**WHAT IS REQUIRED**: Rewrite every line of the records below as a numbered list, leaving out the blank lines.

━━━━

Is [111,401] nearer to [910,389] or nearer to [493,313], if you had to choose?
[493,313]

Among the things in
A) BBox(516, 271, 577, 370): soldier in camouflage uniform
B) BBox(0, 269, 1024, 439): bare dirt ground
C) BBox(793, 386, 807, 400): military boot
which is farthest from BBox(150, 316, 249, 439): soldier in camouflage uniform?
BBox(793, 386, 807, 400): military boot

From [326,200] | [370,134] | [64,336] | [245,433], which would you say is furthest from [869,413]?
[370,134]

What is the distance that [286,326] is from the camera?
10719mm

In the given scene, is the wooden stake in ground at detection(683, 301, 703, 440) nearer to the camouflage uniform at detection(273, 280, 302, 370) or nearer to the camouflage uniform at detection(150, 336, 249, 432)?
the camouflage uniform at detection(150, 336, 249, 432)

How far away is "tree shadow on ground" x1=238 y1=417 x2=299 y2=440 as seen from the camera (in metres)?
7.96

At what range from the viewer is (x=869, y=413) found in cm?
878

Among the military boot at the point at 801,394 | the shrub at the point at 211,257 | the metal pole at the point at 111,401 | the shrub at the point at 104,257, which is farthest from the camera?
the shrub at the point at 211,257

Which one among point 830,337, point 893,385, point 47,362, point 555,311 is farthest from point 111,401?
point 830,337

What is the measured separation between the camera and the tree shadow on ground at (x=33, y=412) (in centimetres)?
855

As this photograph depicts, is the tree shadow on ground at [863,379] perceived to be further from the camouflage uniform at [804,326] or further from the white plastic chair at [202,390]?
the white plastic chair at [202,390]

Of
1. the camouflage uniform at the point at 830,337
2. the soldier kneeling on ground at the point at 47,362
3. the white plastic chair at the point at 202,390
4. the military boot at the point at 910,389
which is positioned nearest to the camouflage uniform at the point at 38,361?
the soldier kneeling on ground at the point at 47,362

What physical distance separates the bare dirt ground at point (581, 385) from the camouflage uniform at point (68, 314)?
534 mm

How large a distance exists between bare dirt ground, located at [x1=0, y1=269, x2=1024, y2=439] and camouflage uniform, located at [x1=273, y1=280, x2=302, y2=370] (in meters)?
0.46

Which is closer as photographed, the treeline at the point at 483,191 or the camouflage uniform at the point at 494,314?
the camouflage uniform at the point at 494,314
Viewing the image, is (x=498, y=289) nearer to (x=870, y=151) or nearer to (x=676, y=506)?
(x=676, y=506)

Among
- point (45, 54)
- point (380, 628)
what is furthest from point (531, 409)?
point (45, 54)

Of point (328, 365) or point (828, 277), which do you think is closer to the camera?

━━━━

**WRITTEN RESPONSE**:
1. Is [111,401] nearer to [910,389] or nearer to [493,313], if you had to choose?
2. [493,313]
3. Among the things in
4. A) BBox(516, 271, 577, 370): soldier in camouflage uniform
5. B) BBox(0, 269, 1024, 439): bare dirt ground
6. C) BBox(793, 386, 807, 400): military boot
7. which is farthest from BBox(150, 316, 249, 439): soldier in camouflage uniform?
8. BBox(793, 386, 807, 400): military boot
9. From [326,200] | [370,134] | [64,336] | [245,433], which would you say is furthest from [869,413]?
10. [370,134]
11. What is the distance that [286,326] is from the camera?
12. 10719mm
13. In the given scene, is the wooden stake in ground at detection(683, 301, 703, 440) nearer to the camouflage uniform at detection(273, 280, 302, 370) or nearer to the camouflage uniform at detection(150, 336, 249, 432)?
14. the camouflage uniform at detection(150, 336, 249, 432)
15. How far away is "tree shadow on ground" x1=238 y1=417 x2=299 y2=440 as seen from the camera (in metres)?
16. 7.96
17. At what range from the viewer is (x=869, y=413) found in cm?
18. 878
19. Among the military boot at the point at 801,394 | the shrub at the point at 211,257 | the metal pole at the point at 111,401 | the shrub at the point at 104,257, which is farthest from the camera?
20. the shrub at the point at 211,257
21. Which one among point 830,337, point 893,385, point 47,362, point 555,311 is farthest from point 111,401?
22. point 830,337
23. What is the measured separation between the camera and the tree shadow on ground at (x=33, y=412) (in centimetres)?
24. 855
25. As this photograph depicts, is the tree shadow on ground at [863,379] perceived to be further from the camouflage uniform at [804,326] or further from the white plastic chair at [202,390]?
26. the white plastic chair at [202,390]
27. Of
28. 1. the camouflage uniform at the point at 830,337
29. 2. the soldier kneeling on ground at the point at 47,362
30. 3. the white plastic chair at the point at 202,390
31. 4. the military boot at the point at 910,389
32. which is positioned nearest to the camouflage uniform at the point at 38,361?
33. the soldier kneeling on ground at the point at 47,362
34. What physical distance separates the bare dirt ground at point (581, 385) from the camouflage uniform at point (68, 314)?
35. 534 mm
36. How large a distance exists between bare dirt ground, located at [x1=0, y1=269, x2=1024, y2=439] and camouflage uniform, located at [x1=273, y1=280, x2=302, y2=370] (in meters)?
37. 0.46
38. Which is closer as photographed, the treeline at the point at 483,191 or the camouflage uniform at the point at 494,314?
39. the camouflage uniform at the point at 494,314
40. Viewing the image, is (x=498, y=289) nearer to (x=870, y=151) or nearer to (x=676, y=506)?
41. (x=676, y=506)
42. Among
43. - point (45, 54)
44. - point (380, 628)
45. what is furthest from point (531, 409)?
46. point (45, 54)
47. Of point (328, 365) or point (828, 277), which do you think is closer to the camera?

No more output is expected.